YOUR OBJECTIVE
Can you transcribe the part of the essay on metonymy and metaphor in recent art that opens with the words containing "We have briefly" and closes with "artist’s entire oeuvre."?

GIVEN PASSAGE

Beyond Like and As in Images:
Metonymy and Metaphor in Some Recent Art

Parallel appreciations can be made of Polke’s, and even more so Lawson’s, choices of images. Lawson’s paintings bringing architecture together with abstraction “feed metaphorically upon his own metonymies,” as Lodge said of D.H. Lawrence. 8 A characteristically inventive work by Lawson is his painting that was realized as a billboard project in New Haven, Connecticut, in 1989. A black and white painted version of the famous photograph of Bernard Berenson admiring a neo-classical sculpture is overlaid with a regularly spaced grid of green disks. These disrupt our vision, perhaps similar to the way the recent revelations concerning Berenson’s questionable dealings behind the scenes disturb our perception of the supposed disinterestedness of his theory of connoisseurship. But besides this metaphor, most importantly these abstract circles, and the two images of a Romantic equestrian statue which frame the central image, are metonymically derived from the context and thereby used to a critical end. The red on blue statue depictions are of pieces Berenson himself would have analyzed, criticized and decried in his capacity of advisor and connoisseur. The green shapes float over the surface marking compositionally significant spots in a dot-to-dot burlesque. They manifest Berenson’s deluded formal, analytical approach that would moor points of interest or lay out how the eye travels through the work, to the exclusion of any larger understanding of the whole.

Salle’s works conform completely to and satisfy the accepted structural criteria of modernism, which he attempts to challenge. Like Schnabel, and unlike Lawson, Salle apes metaphoric patterns, while emptying them. Typically he does not take responsibility for either, as is demonstrated in his video-taped interview “discussion” of his painting Tennyson. The 1983 acrylic The Cruelty of the Father, which includes the attached chair mentioned above, also features his typical hodgepodge of images from How to Draw manuals, soft-porn, disruptive abstract shapes, and more. The “Zeitgeist” paintings of 1982 all sport the Picabiaesque transparencies in their upper half, while mingling diagrammatic forms, truncated human images, and assorted citations or allusions to antecedent abstract art. This patchwork may be discussing contemporary issues such as emptiness, disunity, and absurdity, but more probably it is simply an unconscious result of the same. His art supplies a metaphoric mode that in turn yields nothing more than the clichéd message “Ain’t art idiotic.”

We have briefly examined a small variety of artists in an effort to apply the fruitful possibilities of Jakobson’s metonymy-metaphor distinction. The potency of this notion lies in its applicability to the particular successes or failures of individual artists. By extension also this discovery could furnish much insight when employed in examination of whole periods, movements or an artist’s entire oeuvre.

Additionally, metonymy could be a productive artistic method in the drive to create a post-modernism that is non-“Neo.”

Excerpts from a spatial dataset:
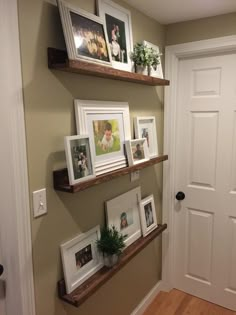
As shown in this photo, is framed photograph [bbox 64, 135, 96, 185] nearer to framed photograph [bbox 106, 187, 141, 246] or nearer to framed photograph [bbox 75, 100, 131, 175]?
framed photograph [bbox 75, 100, 131, 175]

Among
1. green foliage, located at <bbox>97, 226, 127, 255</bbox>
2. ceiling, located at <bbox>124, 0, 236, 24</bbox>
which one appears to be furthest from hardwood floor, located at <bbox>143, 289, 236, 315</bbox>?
ceiling, located at <bbox>124, 0, 236, 24</bbox>

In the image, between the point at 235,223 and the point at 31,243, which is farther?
the point at 235,223

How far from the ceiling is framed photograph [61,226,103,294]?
1.39 meters

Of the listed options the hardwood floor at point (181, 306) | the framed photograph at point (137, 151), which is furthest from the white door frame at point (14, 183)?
the hardwood floor at point (181, 306)

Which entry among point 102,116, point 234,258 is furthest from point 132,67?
point 234,258

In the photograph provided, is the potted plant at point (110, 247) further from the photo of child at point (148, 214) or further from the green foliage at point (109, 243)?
the photo of child at point (148, 214)

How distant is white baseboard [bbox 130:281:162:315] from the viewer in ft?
7.06

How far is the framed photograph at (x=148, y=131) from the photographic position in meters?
1.87

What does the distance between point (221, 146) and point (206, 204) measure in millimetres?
481

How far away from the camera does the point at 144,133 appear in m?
1.95

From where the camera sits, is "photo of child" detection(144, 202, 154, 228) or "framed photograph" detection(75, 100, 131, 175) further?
"photo of child" detection(144, 202, 154, 228)

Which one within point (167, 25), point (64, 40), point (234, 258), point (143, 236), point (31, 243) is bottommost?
point (234, 258)

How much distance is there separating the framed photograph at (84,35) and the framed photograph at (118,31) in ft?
0.44

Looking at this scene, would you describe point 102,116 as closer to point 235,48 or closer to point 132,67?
point 132,67
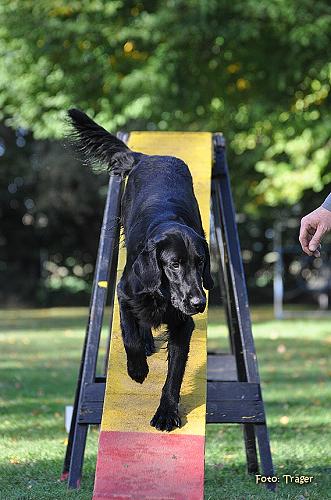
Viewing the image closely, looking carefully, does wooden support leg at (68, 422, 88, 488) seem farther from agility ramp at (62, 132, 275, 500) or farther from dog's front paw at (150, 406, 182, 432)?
dog's front paw at (150, 406, 182, 432)

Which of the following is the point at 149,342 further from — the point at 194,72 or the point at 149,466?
the point at 194,72

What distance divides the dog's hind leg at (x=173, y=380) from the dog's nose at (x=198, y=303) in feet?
1.90

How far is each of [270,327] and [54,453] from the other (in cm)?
1375

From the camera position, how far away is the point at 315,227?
454 centimetres

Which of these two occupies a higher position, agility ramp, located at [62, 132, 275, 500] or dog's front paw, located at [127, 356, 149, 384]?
dog's front paw, located at [127, 356, 149, 384]

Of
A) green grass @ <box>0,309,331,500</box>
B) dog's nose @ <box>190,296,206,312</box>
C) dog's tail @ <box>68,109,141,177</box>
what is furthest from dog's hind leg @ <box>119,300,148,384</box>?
dog's tail @ <box>68,109,141,177</box>

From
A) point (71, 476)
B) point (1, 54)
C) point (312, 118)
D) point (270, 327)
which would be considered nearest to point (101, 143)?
point (71, 476)

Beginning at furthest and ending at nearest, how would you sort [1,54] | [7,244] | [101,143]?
[7,244]
[1,54]
[101,143]

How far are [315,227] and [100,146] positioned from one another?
1.88 meters

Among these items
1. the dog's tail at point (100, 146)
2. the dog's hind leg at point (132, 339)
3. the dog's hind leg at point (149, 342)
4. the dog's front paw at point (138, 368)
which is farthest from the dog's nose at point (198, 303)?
the dog's tail at point (100, 146)

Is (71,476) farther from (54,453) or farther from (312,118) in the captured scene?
(312,118)

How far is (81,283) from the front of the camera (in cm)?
3300

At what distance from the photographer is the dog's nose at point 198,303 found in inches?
169

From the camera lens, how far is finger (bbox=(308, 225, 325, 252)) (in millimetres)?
4477
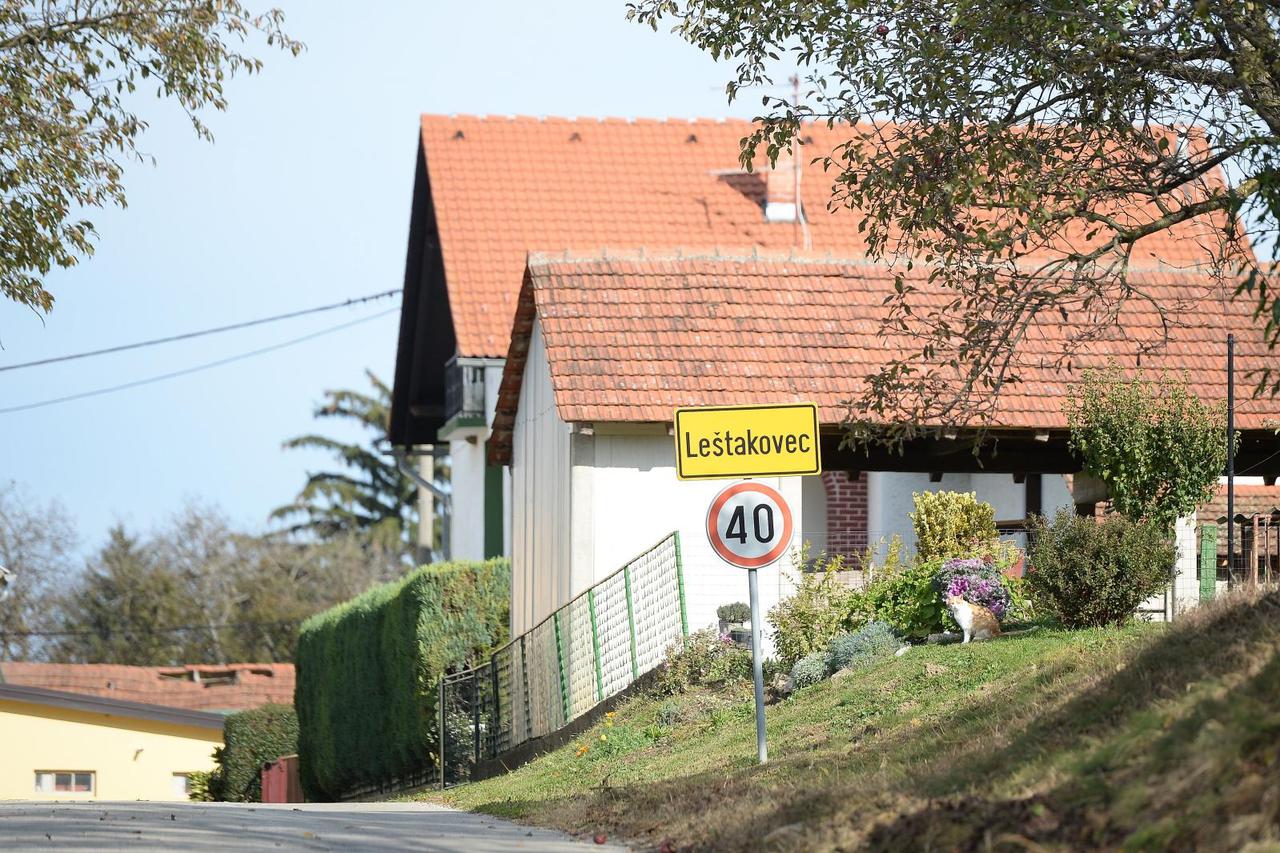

COMPLETED TASK
We have briefly examined a small variety of artists in an effort to apply the fruitful possibilities of Jakobson’s metonymy-metaphor distinction. The potency of this notion lies in its applicability to the particular successes or failures of individual artists. By extension also this discovery could furnish much insight when employed in examination of whole periods, movements or an artist’s entire oeuvre.